In [None]:
import numpy as np
import pandas as pd
import matplotlib.pyplot as plt
from tqdm import tqdm
tqdm.pandas()

# The description below is completely wrong. Please wait for revision.

# Preprocessing

In [None]:
# load train data
df_train = pd.read_csv("../input/coleridgeinitiative-show-us-the-data/train.csv")
print(df_train.shape)
df_train.head()

In [None]:
# label encoding
df_label = df_train.value_counts('cleaned_label').reset_index()
df_label.columns = ['label', 'count']
df_label['-count'] = -df_label['count']
df_label['label'] = df_label['label'].apply(lambda x: x.strip())
df_label = df_label.sort_values(['-count', 'label']).reset_index(drop=True)
df_label['target'] = np.arange(len(df_label))
print(df_label.shape)
df_label.head()

In [None]:
df_train['target'] = df_train['cleaned_label'].progress_apply(lambda x: 
    df_label['target'][df_label['label']==x.strip()].values[0]
)
df_train.head()

In [None]:
# aggregation
df_tmp = df_train.groupby('Id')['target'].agg(lambda x: np.array(x)).reset_index()
df_tmp.columns = ['Id', 'target']
df_train_agg = df_train[df_train['Id'].duplicated()==False].reset_index(drop=True)
df_train_agg = pd.merge(df_train_agg['Id'], df_tmp, on='Id')
df_train_agg['target'] = df_train_agg['target'].apply(lambda x: x.reshape(-1))
print(df_train_agg.shape)
df_train_agg.head()

# Metric implementaion

In [None]:
def calc_score(y_true, y_pred, beta=0.5):
    TP = 0
    FP = 0
    FN = 0
    for i in range(len(y_true)):
        y_true_i = y_true[i]
        y_pred_i = y_pred[i]
        FP += len(y_pred_i)
        for j in range(len(y_true_i)):
            if y_true_i[j] in y_pred_i:
                TP += 1
                FP -= 1
            else:
                FN += 1
    F_beta = (1+beta**2)*TP/((1+beta**2)*TP + beta**2*FP + FN)
    return F_beta

# Let's do math!

Let $T$ be the number of sample in the train data. Let $N$ be the number of positive labels in the train data. 
Then the average number of positive labels for each sample of the train data can be written as $N/T$.


In [None]:
T = len(df_train_agg)
N = len(df_train)
N_per_T = N/T
print("N/T: {:.6f}".format(N_per_T))

The metric of this competition is $F_\beta$, 
$$ F_{\beta}(P) = \frac{(1+\beta^2)TP}{(1+\beta^2)TP + \beta^2FP + FN}, \tag{1}$$
where $P$ is the prediction and $TP$, $FP$ and $FN$ is the number of true positive, false positive and false negative respectively.

ROWS:
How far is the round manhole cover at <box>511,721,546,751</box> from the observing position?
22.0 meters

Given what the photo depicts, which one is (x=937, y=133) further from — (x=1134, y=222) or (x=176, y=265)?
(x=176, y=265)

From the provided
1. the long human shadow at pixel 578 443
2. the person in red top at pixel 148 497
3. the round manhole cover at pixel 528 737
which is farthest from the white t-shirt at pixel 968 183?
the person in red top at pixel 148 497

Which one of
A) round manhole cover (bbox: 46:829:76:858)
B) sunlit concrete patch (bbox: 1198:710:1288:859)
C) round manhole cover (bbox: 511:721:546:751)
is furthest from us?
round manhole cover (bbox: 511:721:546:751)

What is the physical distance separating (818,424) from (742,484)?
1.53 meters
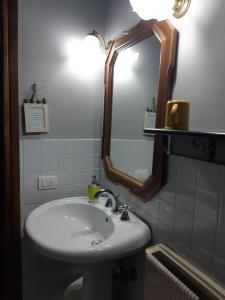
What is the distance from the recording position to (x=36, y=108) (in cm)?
136

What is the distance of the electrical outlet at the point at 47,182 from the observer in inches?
56.4

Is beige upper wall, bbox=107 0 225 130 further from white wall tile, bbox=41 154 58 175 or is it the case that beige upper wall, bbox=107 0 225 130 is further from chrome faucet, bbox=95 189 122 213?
Answer: white wall tile, bbox=41 154 58 175

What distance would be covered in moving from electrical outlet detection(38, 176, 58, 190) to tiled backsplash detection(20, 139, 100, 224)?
0.02 meters

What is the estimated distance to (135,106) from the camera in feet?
4.01

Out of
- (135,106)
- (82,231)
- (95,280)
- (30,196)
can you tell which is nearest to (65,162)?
(30,196)

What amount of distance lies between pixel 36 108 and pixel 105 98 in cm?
44

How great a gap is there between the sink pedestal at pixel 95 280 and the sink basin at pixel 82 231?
0.36 feet

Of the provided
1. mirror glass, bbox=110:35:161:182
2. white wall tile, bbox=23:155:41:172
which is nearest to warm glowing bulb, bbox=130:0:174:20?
mirror glass, bbox=110:35:161:182

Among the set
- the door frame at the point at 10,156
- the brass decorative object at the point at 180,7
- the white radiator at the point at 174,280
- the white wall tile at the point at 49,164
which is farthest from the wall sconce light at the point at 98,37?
the white radiator at the point at 174,280

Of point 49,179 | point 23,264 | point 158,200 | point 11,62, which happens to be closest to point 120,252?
point 158,200

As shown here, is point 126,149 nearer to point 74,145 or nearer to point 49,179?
point 74,145

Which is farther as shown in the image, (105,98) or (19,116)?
(105,98)

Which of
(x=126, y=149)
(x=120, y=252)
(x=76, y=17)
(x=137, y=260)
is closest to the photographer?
(x=120, y=252)

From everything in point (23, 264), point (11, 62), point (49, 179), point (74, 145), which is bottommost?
point (23, 264)
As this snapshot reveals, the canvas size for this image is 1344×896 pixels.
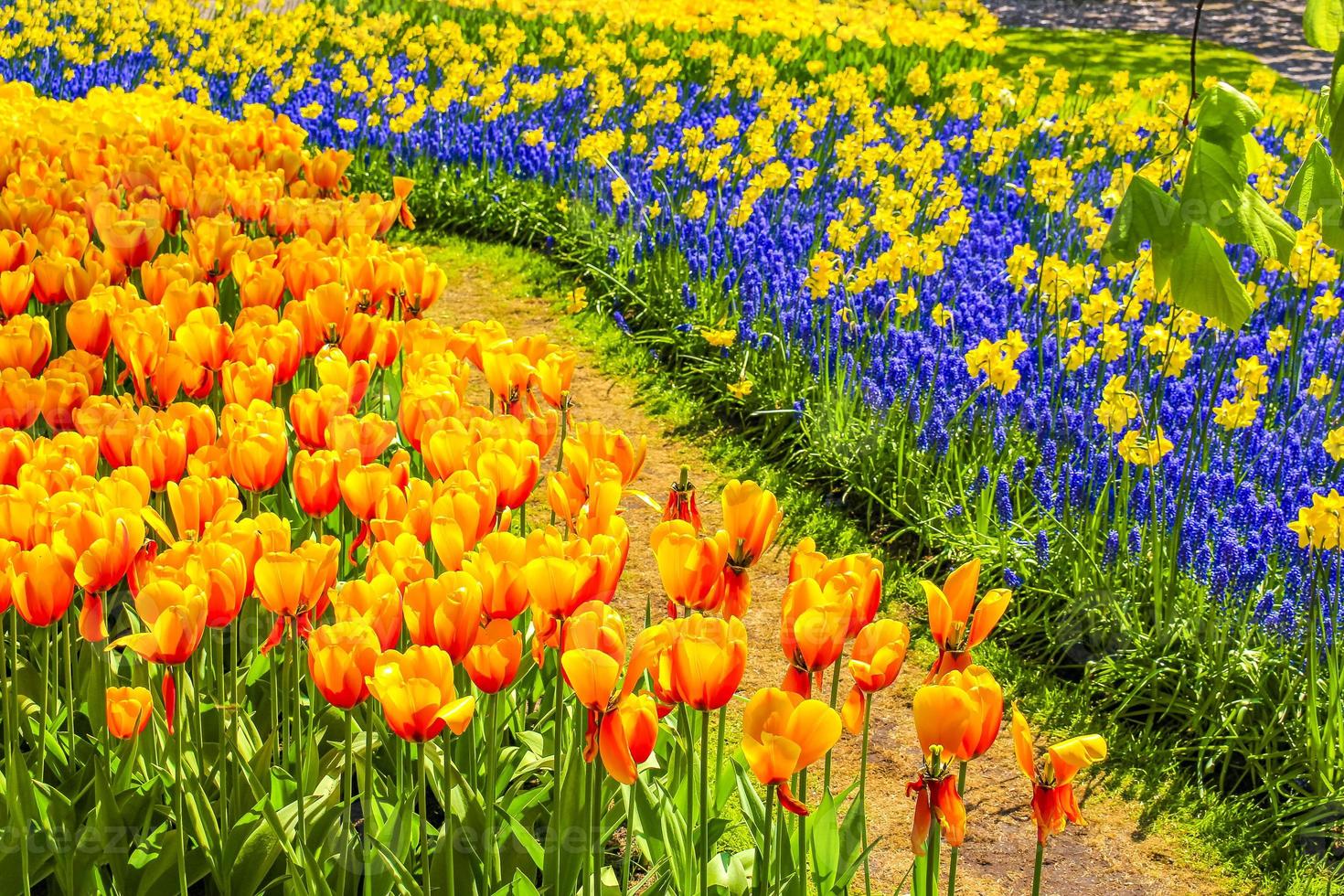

SET OF TASKS:
a. In the notebook, what default value does the calc_score function give to beta?
b. Reproduce the notebook word for word, everything from "return F_beta" down to "N = len(df_train)".
The records have no part in this exercise.

SET OF ANSWERS:
a. 0.5

b.
return F_beta

# Let's do math!

Let $T$ be the number of sample in the train data. Let $N$ be the number of positive labels in the train data. 
Then the average number of positive labels for each sample of the train data can be written as $N/T$.


In [None]:
T = len(df_train_agg)
N = len(df_train)